El servicio de cajeros del BOD en San Rafael de Carvajal también fue de punta, recién inaugurado.

Con el declive de la generación eléctrica y la calidad de conexión a internet, los cajeros automáticos se convirtieron en chatarra; siendo objeto del vandalismo y toda la inversión en el aparataje, quedó reducido a un adorno. Cajones de porcelana empotrada, finamente modelada a la vista, pero inservible.

Banco Exterior, Banco Caroní, Banco Bicentenario y BOD tienen sus estructuras de cajeros automáticos totalmente destrozadas, a consecuencia del hampa valerana.

«Solo permite consultar saldo» y lo muestra en pantalla, porque ni comprobante emite declaran los usuarios en cola, para ver su saldo.

A los cajeros automáticos también les pegó la crisis del papel; antes fue la del dinero en efectivo y hace al menos 3 años, que su uso ya no tenía sentido, y las agencias los inhabilitaron.
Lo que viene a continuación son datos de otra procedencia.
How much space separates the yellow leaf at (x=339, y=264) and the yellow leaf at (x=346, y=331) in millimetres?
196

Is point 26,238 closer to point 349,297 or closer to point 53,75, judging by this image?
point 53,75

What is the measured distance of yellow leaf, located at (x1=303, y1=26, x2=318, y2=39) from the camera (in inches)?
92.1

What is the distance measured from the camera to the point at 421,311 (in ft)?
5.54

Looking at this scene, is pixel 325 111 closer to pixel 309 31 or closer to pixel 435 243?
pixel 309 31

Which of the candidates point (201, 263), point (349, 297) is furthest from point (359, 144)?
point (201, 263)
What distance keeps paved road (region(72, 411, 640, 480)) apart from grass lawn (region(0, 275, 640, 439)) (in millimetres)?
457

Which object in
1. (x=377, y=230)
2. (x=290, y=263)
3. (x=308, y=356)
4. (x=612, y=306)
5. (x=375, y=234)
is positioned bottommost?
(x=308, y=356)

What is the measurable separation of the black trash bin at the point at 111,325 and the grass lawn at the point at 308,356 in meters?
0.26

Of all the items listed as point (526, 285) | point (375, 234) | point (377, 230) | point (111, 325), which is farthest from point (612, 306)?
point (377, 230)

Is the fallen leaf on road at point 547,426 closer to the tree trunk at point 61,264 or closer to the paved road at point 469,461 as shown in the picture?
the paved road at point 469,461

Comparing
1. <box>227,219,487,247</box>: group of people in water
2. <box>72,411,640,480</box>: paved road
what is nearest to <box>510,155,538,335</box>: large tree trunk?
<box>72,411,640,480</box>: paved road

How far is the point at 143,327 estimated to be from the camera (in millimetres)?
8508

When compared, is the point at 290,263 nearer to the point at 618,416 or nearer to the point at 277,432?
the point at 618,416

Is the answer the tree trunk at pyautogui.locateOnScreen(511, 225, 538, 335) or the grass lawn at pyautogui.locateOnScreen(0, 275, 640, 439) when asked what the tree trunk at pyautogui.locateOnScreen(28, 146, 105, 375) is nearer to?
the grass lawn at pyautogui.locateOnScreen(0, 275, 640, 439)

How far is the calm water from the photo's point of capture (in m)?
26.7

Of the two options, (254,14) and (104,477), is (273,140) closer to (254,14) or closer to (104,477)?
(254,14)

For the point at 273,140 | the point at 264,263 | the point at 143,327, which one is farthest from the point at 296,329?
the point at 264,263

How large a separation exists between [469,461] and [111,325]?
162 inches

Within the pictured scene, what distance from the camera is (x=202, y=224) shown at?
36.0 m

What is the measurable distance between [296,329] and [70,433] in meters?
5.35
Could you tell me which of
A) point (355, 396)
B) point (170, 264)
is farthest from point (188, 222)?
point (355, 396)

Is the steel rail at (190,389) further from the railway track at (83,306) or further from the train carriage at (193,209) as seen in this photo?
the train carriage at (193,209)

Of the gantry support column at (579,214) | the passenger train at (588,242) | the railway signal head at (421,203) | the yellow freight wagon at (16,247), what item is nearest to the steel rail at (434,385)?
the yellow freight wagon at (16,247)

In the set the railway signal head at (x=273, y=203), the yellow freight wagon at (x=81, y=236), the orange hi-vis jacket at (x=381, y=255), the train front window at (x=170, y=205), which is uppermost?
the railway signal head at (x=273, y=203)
Estos días de cuarentena social se informó el funcionamiento óptimo de los servicios bancarios, pero éste no incluye a los cajeros. La semana pasada estuvo disponible al público, un cajero automático del Banco de Venezuela, en el centro de la ciudad, calle 13 y a esta fecha, no hay ninguno que cumpla su función principal: emitir dinero en efectivo.

Irrisoria era la cantidad que emitían los cajeros, ante la falta de dinero efectivo; Banco Mercantil y Bancaribe los últimos en ofrecer el servicio no pasaban de Bs. 10.000, el equivalente a tres pasajes urbanos.

Todo esto representa un retroceso en servicios para los ciudadanos; volvimos al siglo pasado, al trueque o la ilegalidad.

Así se dio pie a otro tipo de acciones ilíctas, junto a la «viveza criolla» y el negocio mal habido fue: la venta de efectivo.

El Banco de Venezuela, Banco Provincial y Banesco tenían los mejores cajeros y la gente prefería utilizarlos, que ir al banco Foto: Diario El Tiempo

Entre las localidades trujillanas, que ni en el viejo, ni en el nuevo milenio tuvieron un cajero automático está: Escuque, Pampanito, Urdaneta y Candelaria. Por su parte Motatán, Campo Elías, Betijoque y Pampán contaron con el servicio por muy poco tiempo.